WHAT IS REQUIRED:
Below are the entries; give again exactly the lines from the one mentioning "[camera trap, expert-labeled]" through the one mentioning "common name: domestic cow", inclusive.

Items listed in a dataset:
§
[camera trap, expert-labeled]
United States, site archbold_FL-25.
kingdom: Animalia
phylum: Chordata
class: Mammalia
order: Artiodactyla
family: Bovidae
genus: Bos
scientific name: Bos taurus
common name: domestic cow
§
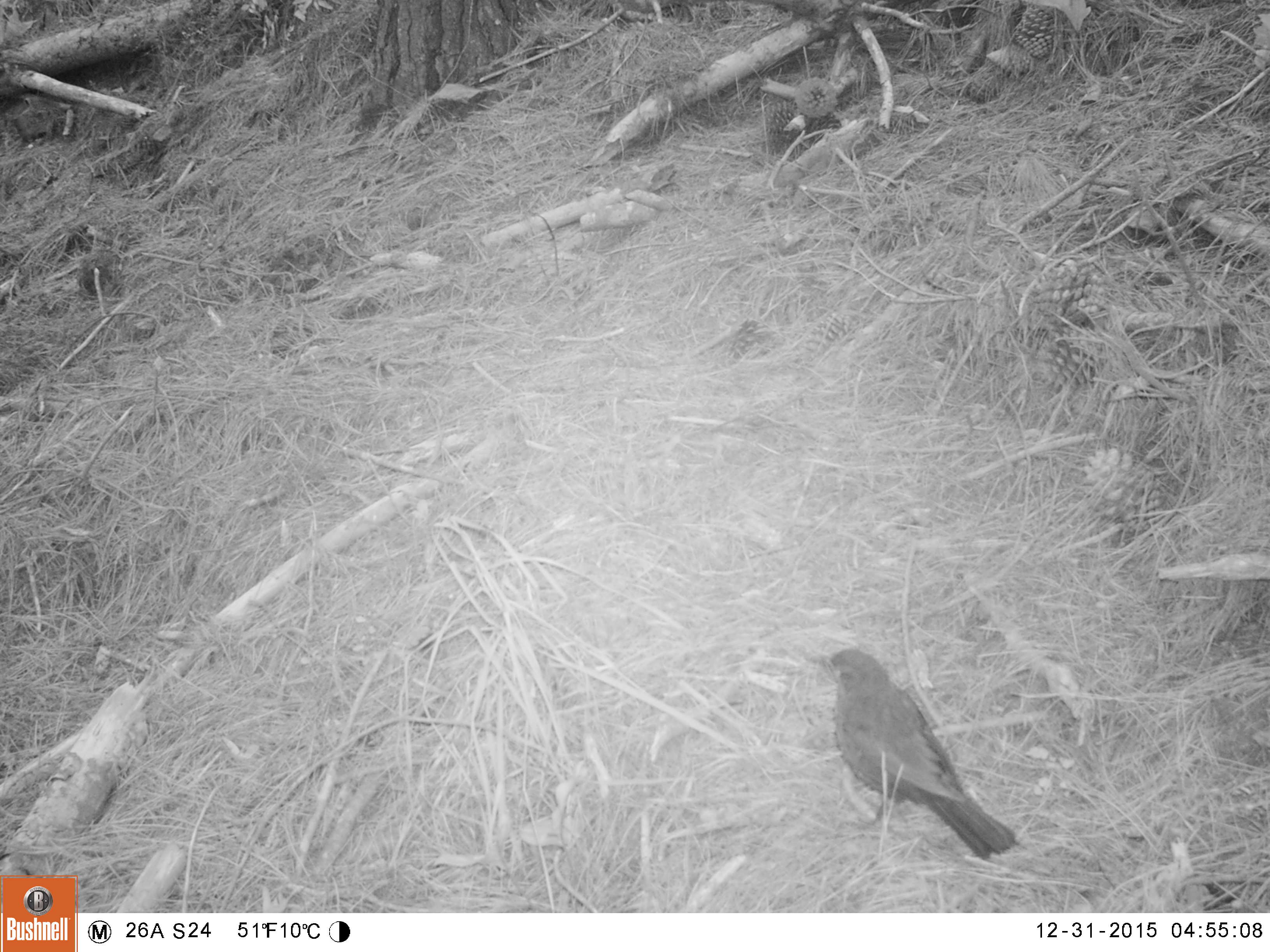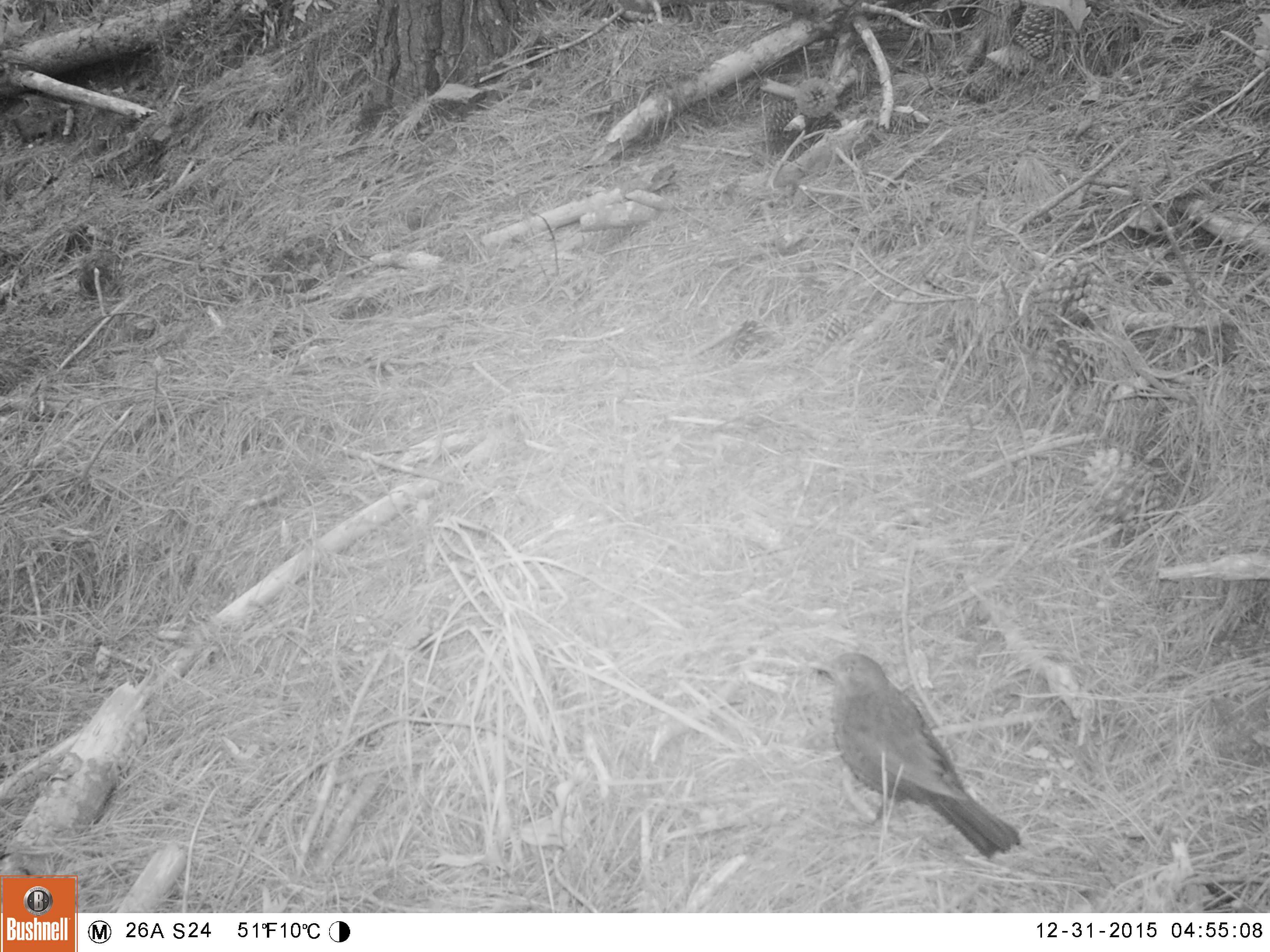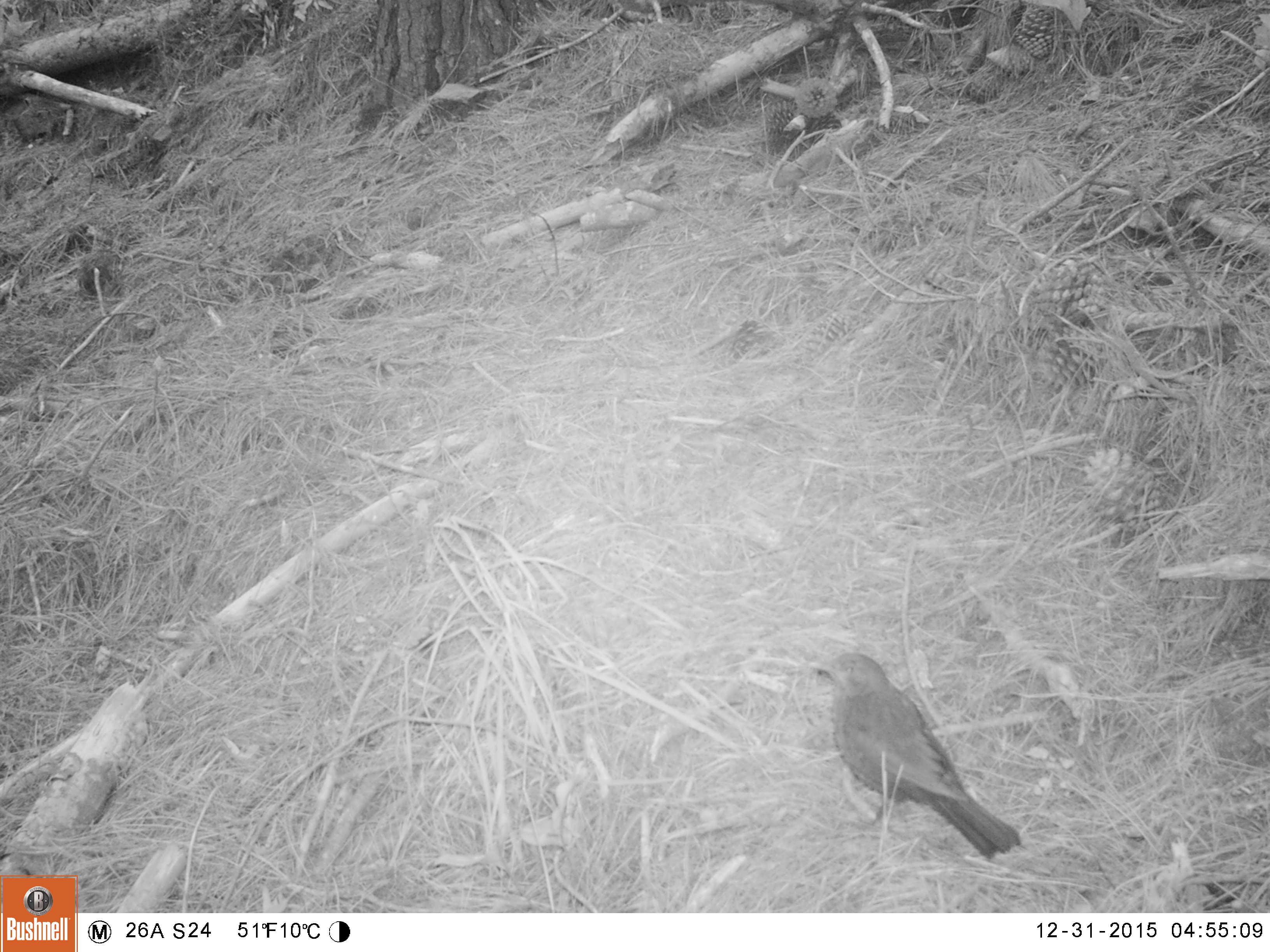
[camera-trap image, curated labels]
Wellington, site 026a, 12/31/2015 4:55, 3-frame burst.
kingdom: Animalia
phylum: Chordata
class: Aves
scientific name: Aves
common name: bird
§
YOUR RESPONSE:
[camera trap, expert-labeled]
United States, site archbold_FL-25.
kingdom: Animalia
phylum: Chordata
class: Mammalia
order: Artiodactyla
family: Bovidae
genus: Bos
scientific name: Bos taurus
common name: domestic cow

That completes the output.